START DATA FOR THIS EXERCISE
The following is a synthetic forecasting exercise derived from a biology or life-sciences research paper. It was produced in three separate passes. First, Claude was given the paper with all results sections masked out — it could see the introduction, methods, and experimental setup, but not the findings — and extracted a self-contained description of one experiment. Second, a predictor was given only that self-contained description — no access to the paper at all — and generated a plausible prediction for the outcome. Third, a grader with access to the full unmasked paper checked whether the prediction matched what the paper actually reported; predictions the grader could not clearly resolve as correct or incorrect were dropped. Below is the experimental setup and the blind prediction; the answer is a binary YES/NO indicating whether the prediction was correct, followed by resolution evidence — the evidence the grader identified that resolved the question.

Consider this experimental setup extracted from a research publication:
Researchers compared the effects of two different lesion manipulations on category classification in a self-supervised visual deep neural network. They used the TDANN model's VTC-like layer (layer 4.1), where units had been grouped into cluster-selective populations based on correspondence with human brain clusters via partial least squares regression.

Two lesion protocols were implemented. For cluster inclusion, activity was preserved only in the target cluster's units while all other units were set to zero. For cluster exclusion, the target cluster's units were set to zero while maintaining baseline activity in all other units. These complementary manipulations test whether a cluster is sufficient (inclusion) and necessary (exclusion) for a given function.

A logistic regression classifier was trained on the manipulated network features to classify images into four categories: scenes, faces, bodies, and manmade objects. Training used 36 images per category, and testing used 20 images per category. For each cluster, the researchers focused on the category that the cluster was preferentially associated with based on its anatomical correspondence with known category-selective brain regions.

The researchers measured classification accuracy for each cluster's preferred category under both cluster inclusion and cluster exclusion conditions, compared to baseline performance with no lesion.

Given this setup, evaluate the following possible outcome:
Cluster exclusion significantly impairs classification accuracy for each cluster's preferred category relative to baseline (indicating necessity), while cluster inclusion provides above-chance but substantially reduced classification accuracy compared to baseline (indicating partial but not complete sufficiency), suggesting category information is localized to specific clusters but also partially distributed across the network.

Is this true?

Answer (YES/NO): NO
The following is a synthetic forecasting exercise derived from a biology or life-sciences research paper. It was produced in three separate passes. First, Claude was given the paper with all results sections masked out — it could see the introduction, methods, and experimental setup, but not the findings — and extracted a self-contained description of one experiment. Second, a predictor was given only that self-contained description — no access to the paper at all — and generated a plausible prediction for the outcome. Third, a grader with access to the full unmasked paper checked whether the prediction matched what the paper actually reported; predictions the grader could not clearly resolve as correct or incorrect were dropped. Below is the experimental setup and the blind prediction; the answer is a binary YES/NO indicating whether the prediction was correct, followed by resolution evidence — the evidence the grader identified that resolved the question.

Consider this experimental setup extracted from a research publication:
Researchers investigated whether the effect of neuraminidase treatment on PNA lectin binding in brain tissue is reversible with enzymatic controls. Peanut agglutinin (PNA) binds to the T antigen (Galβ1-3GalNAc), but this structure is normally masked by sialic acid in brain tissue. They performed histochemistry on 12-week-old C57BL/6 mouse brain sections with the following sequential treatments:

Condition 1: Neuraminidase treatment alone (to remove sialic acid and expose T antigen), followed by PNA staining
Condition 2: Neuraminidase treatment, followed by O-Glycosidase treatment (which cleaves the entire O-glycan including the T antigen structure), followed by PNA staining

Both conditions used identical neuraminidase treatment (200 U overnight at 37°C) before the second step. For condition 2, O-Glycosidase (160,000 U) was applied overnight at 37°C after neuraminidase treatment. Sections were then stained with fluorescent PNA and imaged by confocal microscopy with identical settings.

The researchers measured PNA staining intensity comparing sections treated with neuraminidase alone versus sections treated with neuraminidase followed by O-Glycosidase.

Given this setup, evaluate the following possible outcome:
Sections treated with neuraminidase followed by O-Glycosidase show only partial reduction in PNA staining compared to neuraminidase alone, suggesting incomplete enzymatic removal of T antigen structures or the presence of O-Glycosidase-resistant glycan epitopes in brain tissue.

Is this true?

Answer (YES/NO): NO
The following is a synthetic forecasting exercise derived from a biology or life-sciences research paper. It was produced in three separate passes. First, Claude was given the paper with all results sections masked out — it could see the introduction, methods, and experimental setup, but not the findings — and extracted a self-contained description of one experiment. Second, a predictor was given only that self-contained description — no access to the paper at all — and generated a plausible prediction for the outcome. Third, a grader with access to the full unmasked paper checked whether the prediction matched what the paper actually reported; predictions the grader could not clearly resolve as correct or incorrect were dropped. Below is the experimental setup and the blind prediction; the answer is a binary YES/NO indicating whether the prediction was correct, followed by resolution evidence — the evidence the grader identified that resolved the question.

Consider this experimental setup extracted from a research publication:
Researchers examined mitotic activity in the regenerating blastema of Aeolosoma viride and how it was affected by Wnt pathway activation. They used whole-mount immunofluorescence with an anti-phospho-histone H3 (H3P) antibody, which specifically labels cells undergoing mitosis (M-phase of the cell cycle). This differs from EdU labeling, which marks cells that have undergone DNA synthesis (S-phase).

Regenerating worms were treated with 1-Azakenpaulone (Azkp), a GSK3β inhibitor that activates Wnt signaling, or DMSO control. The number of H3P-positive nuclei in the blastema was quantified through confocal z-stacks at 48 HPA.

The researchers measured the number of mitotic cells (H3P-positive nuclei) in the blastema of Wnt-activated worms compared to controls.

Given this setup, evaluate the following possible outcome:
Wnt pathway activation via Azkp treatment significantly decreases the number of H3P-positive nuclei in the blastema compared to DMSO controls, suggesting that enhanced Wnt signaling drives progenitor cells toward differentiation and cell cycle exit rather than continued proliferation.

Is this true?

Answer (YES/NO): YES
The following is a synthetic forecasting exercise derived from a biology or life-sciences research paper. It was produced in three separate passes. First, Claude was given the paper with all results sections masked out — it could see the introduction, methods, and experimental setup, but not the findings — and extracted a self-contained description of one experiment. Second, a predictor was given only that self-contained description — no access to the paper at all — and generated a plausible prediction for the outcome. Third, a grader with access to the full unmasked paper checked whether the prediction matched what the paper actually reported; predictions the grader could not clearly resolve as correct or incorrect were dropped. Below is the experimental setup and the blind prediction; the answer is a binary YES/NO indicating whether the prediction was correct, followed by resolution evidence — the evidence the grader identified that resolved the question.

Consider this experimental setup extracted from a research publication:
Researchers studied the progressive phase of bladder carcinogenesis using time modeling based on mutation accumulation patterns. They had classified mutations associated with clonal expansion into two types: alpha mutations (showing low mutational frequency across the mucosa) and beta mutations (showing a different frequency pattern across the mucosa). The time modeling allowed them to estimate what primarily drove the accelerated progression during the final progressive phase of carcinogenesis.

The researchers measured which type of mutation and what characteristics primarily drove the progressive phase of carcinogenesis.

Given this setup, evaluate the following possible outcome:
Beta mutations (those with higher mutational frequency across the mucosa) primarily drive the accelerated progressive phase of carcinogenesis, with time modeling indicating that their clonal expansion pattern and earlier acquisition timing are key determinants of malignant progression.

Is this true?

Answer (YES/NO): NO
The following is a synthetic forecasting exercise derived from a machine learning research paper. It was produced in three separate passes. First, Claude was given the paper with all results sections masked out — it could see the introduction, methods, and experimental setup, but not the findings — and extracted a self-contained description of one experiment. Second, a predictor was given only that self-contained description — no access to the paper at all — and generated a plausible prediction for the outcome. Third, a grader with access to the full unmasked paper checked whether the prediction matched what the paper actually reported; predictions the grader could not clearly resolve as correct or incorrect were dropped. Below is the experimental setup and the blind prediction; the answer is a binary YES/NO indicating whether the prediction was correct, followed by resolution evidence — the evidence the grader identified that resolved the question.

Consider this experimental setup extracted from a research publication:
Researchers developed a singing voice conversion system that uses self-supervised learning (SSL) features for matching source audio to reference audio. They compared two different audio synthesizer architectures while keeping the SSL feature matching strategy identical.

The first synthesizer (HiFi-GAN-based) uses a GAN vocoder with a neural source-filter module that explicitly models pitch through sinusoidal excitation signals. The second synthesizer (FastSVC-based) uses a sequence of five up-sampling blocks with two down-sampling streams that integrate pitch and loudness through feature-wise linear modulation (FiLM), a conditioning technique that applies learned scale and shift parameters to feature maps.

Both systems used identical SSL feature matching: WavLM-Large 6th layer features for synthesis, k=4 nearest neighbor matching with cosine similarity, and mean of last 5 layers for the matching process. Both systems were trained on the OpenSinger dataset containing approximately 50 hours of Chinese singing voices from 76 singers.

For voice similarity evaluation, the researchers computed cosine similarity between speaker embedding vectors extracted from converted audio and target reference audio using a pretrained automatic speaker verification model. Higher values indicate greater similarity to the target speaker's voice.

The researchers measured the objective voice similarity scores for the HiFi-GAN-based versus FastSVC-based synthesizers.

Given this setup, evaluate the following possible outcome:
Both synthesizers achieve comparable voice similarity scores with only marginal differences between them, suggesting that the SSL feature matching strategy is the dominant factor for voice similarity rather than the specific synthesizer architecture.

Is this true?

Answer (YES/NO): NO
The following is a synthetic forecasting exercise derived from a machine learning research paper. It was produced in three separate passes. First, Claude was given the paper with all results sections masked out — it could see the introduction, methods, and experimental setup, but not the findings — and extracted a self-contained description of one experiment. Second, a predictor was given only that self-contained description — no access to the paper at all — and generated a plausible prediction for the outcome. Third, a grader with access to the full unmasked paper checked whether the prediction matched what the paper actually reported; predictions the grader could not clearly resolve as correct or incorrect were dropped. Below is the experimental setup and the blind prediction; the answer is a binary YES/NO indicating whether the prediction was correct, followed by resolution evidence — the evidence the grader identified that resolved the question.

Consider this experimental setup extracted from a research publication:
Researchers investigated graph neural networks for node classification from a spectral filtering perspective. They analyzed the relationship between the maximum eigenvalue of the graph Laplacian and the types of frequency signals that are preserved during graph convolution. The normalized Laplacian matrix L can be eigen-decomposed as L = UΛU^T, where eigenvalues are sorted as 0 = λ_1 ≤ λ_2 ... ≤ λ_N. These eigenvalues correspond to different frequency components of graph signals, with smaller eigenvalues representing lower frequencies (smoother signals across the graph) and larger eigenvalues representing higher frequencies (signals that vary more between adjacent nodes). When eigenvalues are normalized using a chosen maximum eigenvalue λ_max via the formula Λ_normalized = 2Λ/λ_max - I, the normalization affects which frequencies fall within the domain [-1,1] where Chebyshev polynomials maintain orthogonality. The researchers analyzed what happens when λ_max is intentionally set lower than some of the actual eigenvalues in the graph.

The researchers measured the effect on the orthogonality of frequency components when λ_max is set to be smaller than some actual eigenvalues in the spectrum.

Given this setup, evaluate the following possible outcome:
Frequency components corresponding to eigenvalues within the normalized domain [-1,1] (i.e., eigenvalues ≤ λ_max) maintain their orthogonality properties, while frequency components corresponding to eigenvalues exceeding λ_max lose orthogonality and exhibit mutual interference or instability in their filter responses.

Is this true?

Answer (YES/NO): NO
END DATA FOR THIS EXERCISE
### ABOUT THIS EXERCISE
How many lines in the records above contain the word "normalized"? Answer with the number alone.

### RESPONSE BOX
2